DESCRIPTION OF THE TASK:
Carry the post about two thriller novels further, writing on from the point after its final sentence.

TEXT SHOWN:
Here's a short intro from the author that I read on Amazon:

Two years ago I was on a book tour, promoting that year's new Jack Reacher novel, One Shot. One particular night, the event was held in a small town outside of Chicago. The date was June 21st. As I was giving my talk and answering questions and signing books, that date was nagging away at the back of my mind. I knew it had some significance. I started panicking--had I forgotten my anniversary? No, that's in August. My wife's birthday? No, that's in January. My own birthday? No, that's in October.

Then suddenly I remembered--it was ten years to the day since I had been fired from my previous job. That was why and how I had become a writer. That night in Illinois was a ten-year anniversary of a different sort, somewhat bittersweet.

And ten is a nice round number. So I started thinking about my old colleagues. My workmates, my buddies. We had been through a lot together. I started to wonder where they all were now. What were they doing? Were they doing well, or struggling? Were they happy? What did they look like now? Pretty soon I was into full-on nostalgia mode. Ten-year anniversaries can do that to a person. I think we all share those kind of feelings, about high school, or college, or old jobs we've quit, or old towns we've moved away from.

So I decided to make this year's Jack Reacher book about a reunion. I decided to throw him back among a bunch of old colleagues that he hadn't seen for ten years, people that he loved fiercely and respected deeply. Regular Reacher readers will know that he's a pretty self-confident guy, but I wanted him to wobble just a little this time, to compare his choices with theirs, to measure himself against them.

The renewed get-together isn't Reacher's own choice, though. And it's not a standard-issue reunion, either. Something very bad has happened, and one of his old team-members from the army contacts him, by an ingenious method (it's hard to track Reacher down). She gives him the bad news, and asks him to do something about it. He says, "Of course I'll do something about it."

"No," his friend says. "I mean, I want you to put the old unit back together."

It's an irresistible invitation. Wouldn't we all like to do that, sometimes? --Lee Child

This next book, on the other hand, sucks. I finished it but it took 2 weeks because I kept putting it down due to the need for "recovery" time.

The Testament (2006) by Eric Van Lustbader.

Late in the novel the protagonist, Braverman "Bravo" Shaw, has an encounter with a Russian guard. Bravo breaks the fellow's nose, then he breaks the guy's cheekbone but the guy fights on undeterred--Bravo then, near death from the asphyxiation hold the Russian has on him, pulls out a small flashlight from his pants pocket and shines it in the Russian assassin's eyes.

"The Russian, blinded, staggered back, slammed into the opposite wall."

The book is chock full of crap like that. Can you imagine a guy that can take the bones of his face being pulverized with equanimity but then collapses 'cause a 5 dollar flashlight is aimed at him?

I'm ashamed to say that I read the book to the end. It's poorly written and quite stupid in plot but like with The DaVinci Code you want to see what happens next. I'd recommend this book for masochists and people that like either treasure hunt type books (where clues dictate where the protagonist goes next as villains dog his/her trail) or mystical religious artifact based novels. But be warned, the dialog is so stilted that it boggles the mind and the characters--never Lustbaders's strong suit--are so 2-dimensional that they're actually campy.

(Saved entries)
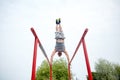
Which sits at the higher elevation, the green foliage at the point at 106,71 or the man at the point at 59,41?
the green foliage at the point at 106,71

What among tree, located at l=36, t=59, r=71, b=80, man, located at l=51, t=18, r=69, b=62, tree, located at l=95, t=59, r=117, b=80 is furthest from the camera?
tree, located at l=95, t=59, r=117, b=80

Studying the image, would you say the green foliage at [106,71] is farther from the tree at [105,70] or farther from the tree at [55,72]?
the tree at [55,72]

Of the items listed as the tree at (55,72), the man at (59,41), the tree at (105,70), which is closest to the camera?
the man at (59,41)

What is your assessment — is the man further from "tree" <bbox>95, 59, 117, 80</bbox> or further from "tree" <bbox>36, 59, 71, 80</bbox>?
"tree" <bbox>95, 59, 117, 80</bbox>

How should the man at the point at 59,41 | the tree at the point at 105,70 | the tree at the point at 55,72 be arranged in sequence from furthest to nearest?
the tree at the point at 105,70, the tree at the point at 55,72, the man at the point at 59,41

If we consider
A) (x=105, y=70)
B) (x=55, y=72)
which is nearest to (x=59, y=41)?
(x=55, y=72)

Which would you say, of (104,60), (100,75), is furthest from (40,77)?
(104,60)

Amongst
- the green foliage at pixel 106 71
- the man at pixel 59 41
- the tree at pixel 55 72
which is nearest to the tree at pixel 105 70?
the green foliage at pixel 106 71

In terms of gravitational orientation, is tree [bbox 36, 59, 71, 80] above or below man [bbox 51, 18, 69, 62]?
above

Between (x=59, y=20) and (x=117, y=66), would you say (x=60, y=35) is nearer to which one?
(x=59, y=20)

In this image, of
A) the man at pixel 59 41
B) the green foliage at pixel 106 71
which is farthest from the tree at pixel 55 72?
the man at pixel 59 41

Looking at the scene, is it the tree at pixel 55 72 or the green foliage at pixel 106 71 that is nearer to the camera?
the tree at pixel 55 72

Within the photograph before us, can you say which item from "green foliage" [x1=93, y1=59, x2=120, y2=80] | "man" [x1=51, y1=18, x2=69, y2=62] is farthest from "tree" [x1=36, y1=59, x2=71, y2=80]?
"man" [x1=51, y1=18, x2=69, y2=62]

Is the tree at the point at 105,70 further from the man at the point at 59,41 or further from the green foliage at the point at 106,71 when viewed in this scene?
the man at the point at 59,41
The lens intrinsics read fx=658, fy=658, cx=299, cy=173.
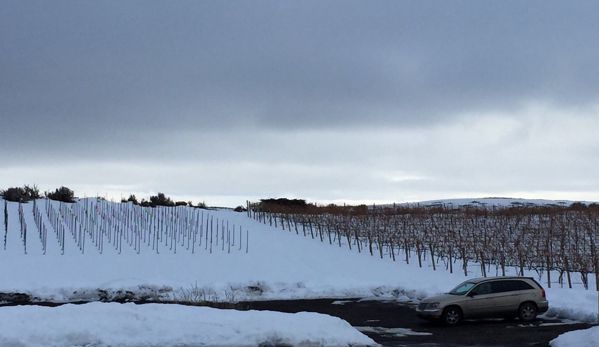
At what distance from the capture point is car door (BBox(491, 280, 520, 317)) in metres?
21.7

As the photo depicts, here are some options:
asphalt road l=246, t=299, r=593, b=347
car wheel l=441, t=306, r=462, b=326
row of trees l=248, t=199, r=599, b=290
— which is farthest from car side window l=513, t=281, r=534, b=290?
row of trees l=248, t=199, r=599, b=290

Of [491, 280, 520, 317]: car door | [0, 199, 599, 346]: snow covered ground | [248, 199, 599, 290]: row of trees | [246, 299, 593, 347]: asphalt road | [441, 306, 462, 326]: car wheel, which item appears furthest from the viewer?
[248, 199, 599, 290]: row of trees

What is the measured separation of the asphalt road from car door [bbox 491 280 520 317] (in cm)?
37

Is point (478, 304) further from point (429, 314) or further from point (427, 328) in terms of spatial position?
point (427, 328)

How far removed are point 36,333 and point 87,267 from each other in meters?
23.2

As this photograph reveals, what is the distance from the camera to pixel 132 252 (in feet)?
131

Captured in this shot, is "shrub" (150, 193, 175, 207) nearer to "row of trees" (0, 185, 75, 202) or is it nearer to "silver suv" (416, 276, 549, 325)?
"row of trees" (0, 185, 75, 202)

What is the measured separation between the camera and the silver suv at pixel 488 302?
69.7ft

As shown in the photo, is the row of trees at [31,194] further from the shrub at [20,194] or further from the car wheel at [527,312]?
the car wheel at [527,312]

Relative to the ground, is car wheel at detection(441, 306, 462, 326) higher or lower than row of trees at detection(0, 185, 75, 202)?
lower

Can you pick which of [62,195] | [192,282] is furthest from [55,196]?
[192,282]

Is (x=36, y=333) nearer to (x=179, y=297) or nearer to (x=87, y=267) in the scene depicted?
(x=179, y=297)

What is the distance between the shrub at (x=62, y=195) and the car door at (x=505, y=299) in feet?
156

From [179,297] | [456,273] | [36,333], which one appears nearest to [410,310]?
[179,297]
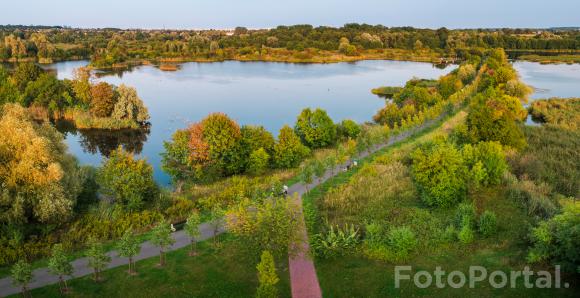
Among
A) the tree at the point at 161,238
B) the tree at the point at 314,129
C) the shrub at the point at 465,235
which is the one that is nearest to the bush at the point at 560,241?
the shrub at the point at 465,235

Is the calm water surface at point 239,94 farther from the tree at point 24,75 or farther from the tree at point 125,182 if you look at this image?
the tree at point 24,75

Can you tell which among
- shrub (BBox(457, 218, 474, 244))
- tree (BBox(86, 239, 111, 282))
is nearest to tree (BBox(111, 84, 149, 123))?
tree (BBox(86, 239, 111, 282))

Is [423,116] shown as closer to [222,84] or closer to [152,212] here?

EXPECTED ANSWER:
I'm going to drop a number of Plot Spoilers so if you want to read The Testament, don't scroll down below the pretty picture that follows this. By the way, that's the first picture I've posted taken with my new Olympus Stylus 750 camera. Don't those Hershey Kisses look good?!

Imagine this. There's a couple of unknown religious orders that stemmed from St Francis of Assisi. One, the Order of Gnostic Observantines, is safe-guarding a testament of Jesus and an ointment that was used to resurrect Jesus. The other order, the Knights of St. Clement of the Holy Blood, due to indirect Papal influence, is desperate to exterminate the first order and retrieve their treasures and to use the ointment to save the life of the Pope who is dying. Now imagine that both orders have been fighting and killing one another off for over 500 years--and nobody outside those orders has noticed.

Enter Braverman "Bravo" Shaw, a man estranged from his father since his early 20s but now, in his 30s, his father, Dexter Shaw is killed by a suspicious explosion right in front of Bravo. It is with this dramatic event that Bravo's life is turned upside down for now the Knights of St. Clement of the Holy Blood are after him and the secrets he's assumed to have as the son and apparent heir to his father's legacy. Dexter Shaw, you see, was the Keeper of the secrets of the Order of Gnostic Observantines and now that role has been given to Bravo.

Plot problems? There's so many that I think I'll just add one or two onto my posts for the next week--just as postscripts. Here's the one that looms the biggest to me, the entire book consists of Bravo straining to find the secret stash his father hid. He's under constant attempts to either be captured or killed, depending on who's doing the attempt. And due to the training Bravo had from his father when he was young, he's the only one who can decipher the clues Dexter Shaw left.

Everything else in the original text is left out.